生態文明背景下,打造優秀的田園生態系統,促進人與自然和諧共生,要強化生態修復,協同推進解決鄉村生態系統碎片化修復問題,建立山清水秀的生態區,保護生物多樣性,恢復田間生物群落和生態鏈,實現“田水路林村”穩定生態圈,提升生態功能和服務價值。其重點也在于生態區建立過程中的生態修復與零星人居閑置地整合與治理。
新型城鎮化背景下,鄉村國土空間碎片化治理本質上是對鄉村空間格局與人居環境的有機更新,通過空間騰挪,永農調優,生態重塑,推進農村聚落空間的優化,公共設施生活圈化,進而建設新型美麗鄉村。其核心也是通過總量控制、盤活存量、占補平衡,對空閑地、廢棄地、低效地、零星地進行整合,提高資源利用效率。
生產、生態、生活空間相互交集整治的重點是對鄉村人居環境中零星村民住房的處置遷移。不管是農田集中成片化、生態區清凈化,還是人居環境的集聚有序化,要想使農村成為美麗中國的新農村,建立新型城鄉關系,使農村成為有別于城市又讓城里人羨慕的社區,就要解決分散的鄉村居民點分布導致的鄉村空間碎片化問題。然而,當前對零星村民住房的處置遷移工作卻缺乏系統的政策設計與互信的工作機制,使之成為鄉村空間碎片化工作的難點。
我國導控國土治理的是國土空間規劃,由于疫情影響絕大部分地區至今尚未完成,《國土空間法》立法由于機構改革建立的行政主管部門成立時間短,工作實踐積累不夠,當前尚在醞釀中。
耕地占補平衡政策可有效推動零星村民住房的處置遷移工作,激活鄉村人居環境有機更新,可把整理出來的村級建設用地彌補鄉村公共設施與服務短板,更可用于村級經濟發展,安置農村富余勞動力就業,引進創業項目,提升村級經濟含金量。由于各級政府與主管部門大局認識不統,監管事權過于集中,難以適應量大面廣的訴求,同時實施主體為農民,其能力難以勝任造成好政策難落地。

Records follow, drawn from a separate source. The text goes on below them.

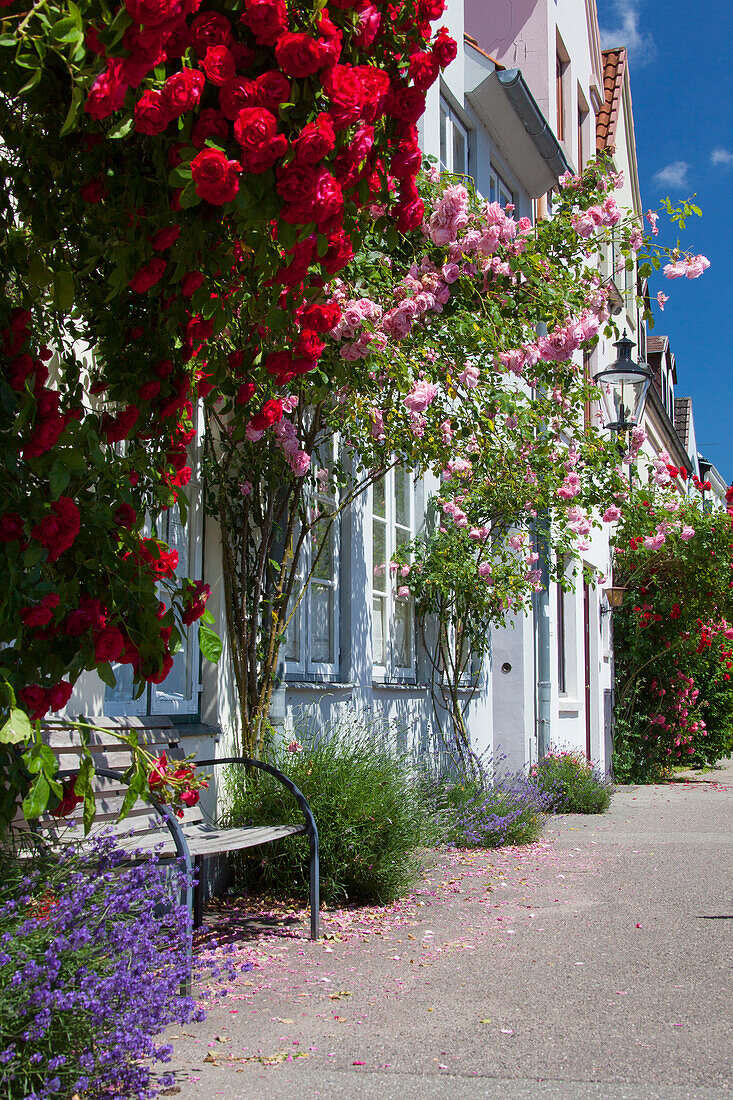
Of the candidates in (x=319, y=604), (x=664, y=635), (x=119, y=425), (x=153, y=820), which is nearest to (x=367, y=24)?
(x=119, y=425)

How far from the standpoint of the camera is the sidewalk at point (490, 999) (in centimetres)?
327

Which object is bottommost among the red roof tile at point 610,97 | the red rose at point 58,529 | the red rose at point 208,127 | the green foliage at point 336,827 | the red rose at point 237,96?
the green foliage at point 336,827

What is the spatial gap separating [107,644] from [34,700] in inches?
9.1

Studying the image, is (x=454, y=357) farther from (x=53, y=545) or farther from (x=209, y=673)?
(x=53, y=545)

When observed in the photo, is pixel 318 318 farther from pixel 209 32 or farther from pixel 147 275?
pixel 209 32

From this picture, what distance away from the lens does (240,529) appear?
6348 millimetres

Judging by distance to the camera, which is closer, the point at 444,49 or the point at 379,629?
the point at 444,49

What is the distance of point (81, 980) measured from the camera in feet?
9.02

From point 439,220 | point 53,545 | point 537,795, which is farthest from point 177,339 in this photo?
point 537,795

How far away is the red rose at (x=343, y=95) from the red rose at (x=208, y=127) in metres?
0.25

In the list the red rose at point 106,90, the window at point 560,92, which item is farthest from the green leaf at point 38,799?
the window at point 560,92

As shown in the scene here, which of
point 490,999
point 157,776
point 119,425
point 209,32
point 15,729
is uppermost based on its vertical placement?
point 209,32

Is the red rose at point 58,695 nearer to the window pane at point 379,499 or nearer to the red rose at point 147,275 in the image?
the red rose at point 147,275

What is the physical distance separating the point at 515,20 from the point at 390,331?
10919mm
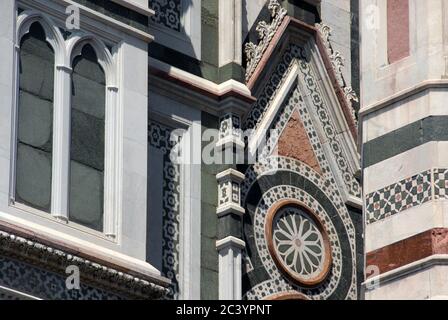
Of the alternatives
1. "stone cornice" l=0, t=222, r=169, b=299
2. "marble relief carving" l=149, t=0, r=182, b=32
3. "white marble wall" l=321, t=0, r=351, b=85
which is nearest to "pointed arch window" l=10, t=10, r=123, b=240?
"stone cornice" l=0, t=222, r=169, b=299

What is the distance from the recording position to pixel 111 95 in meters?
18.9

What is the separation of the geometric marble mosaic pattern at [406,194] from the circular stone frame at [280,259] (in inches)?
71.2

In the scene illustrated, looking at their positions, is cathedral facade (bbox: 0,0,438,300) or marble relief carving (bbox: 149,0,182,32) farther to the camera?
marble relief carving (bbox: 149,0,182,32)

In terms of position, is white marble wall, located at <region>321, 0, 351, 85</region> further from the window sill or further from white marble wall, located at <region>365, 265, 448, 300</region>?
white marble wall, located at <region>365, 265, 448, 300</region>

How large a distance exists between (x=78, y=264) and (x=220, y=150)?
221 centimetres

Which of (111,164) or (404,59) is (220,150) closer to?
(111,164)

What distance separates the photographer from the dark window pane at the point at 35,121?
716 inches

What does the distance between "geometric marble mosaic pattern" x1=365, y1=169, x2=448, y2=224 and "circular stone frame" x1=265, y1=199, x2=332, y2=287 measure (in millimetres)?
1808

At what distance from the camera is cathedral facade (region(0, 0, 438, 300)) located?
18.0 m

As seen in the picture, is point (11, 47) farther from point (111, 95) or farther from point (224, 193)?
point (224, 193)

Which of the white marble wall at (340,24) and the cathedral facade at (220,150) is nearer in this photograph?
the cathedral facade at (220,150)

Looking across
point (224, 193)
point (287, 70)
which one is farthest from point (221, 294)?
point (287, 70)

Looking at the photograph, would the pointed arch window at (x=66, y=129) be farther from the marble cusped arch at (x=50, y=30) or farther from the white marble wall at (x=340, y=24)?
the white marble wall at (x=340, y=24)

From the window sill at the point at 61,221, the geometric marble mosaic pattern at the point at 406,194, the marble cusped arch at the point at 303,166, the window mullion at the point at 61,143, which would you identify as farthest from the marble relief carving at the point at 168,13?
the geometric marble mosaic pattern at the point at 406,194
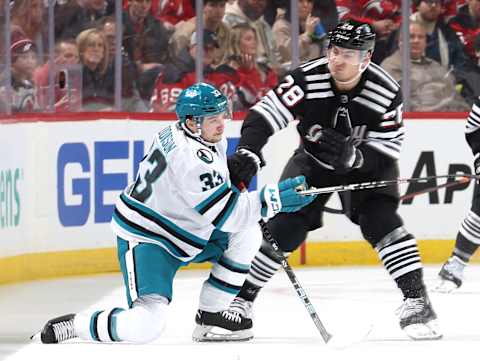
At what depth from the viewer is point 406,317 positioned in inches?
211

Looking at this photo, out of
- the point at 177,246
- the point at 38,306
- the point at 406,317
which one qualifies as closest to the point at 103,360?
the point at 177,246

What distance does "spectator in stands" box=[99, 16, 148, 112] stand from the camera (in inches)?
326

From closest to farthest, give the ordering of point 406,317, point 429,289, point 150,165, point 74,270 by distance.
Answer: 1. point 150,165
2. point 406,317
3. point 429,289
4. point 74,270

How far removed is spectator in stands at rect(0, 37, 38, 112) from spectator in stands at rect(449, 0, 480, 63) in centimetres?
242

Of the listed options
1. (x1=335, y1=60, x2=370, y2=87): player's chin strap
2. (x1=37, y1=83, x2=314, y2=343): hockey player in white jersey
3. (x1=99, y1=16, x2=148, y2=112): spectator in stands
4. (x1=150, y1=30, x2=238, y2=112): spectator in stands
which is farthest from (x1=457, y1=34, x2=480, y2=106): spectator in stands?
(x1=37, y1=83, x2=314, y2=343): hockey player in white jersey

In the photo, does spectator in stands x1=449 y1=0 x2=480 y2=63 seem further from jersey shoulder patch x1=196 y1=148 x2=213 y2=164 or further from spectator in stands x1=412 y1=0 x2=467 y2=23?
jersey shoulder patch x1=196 y1=148 x2=213 y2=164

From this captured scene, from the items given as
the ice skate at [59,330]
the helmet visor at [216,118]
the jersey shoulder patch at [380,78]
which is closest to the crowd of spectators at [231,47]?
the jersey shoulder patch at [380,78]

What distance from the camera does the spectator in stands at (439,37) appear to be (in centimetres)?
844

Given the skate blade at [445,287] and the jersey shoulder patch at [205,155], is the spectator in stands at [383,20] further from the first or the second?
the jersey shoulder patch at [205,155]

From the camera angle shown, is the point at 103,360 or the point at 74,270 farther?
the point at 74,270

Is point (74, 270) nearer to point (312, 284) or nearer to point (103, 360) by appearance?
point (312, 284)

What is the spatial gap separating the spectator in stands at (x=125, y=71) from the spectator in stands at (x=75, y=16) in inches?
3.3

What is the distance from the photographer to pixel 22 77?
7.71 meters

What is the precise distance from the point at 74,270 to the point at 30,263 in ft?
1.07
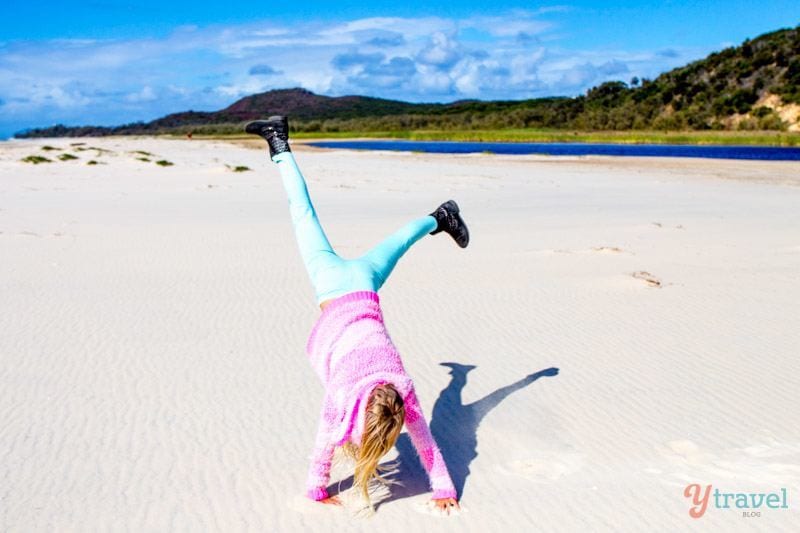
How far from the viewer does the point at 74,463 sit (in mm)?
4000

由于重工程數量、輕總體謀劃,重政府職責、輕權益保障,重用地指標、輕生態修復,重工程實施、輕成果積累的習慣,造成缺少系統設計,同時也缺少溝通平臺與互信機制。
(1)部門協同難度大且項目碎片化
鄉村空間整治修復涉及領域廣、部門多,包括國土、農業、林業、水利、海洋、交通、城建、財政等多部門,容易出現整治修復項目碎片化和多頭管理,統籌協調工作難度大。如目前的整治項目大多數以單項目為主,項目實施順序往往不統一,形不成整體統籌綜合治理效果。
(2)項目資金來源單一且規模有限。
現有的整治修復項目的資金通常以省級財政支持為主,地方財政配套少、企業參與不足。近幾年雖有探索PPP和EPC模式,但相應的制度建設不健全,影響了社會資金的參與性。
(3)工程技術手段相對傳統,難以實現綠色生態整治
規劃設計理念傳統,工程施工工藝落后,仍大量使用鋼筋混凝土、實心磚等硬化材料,對生物環境產生較大負面影響,隔離了生物之間的聯系,導致生態環境的自我修復能力降低和生態系統結構趨于簡化。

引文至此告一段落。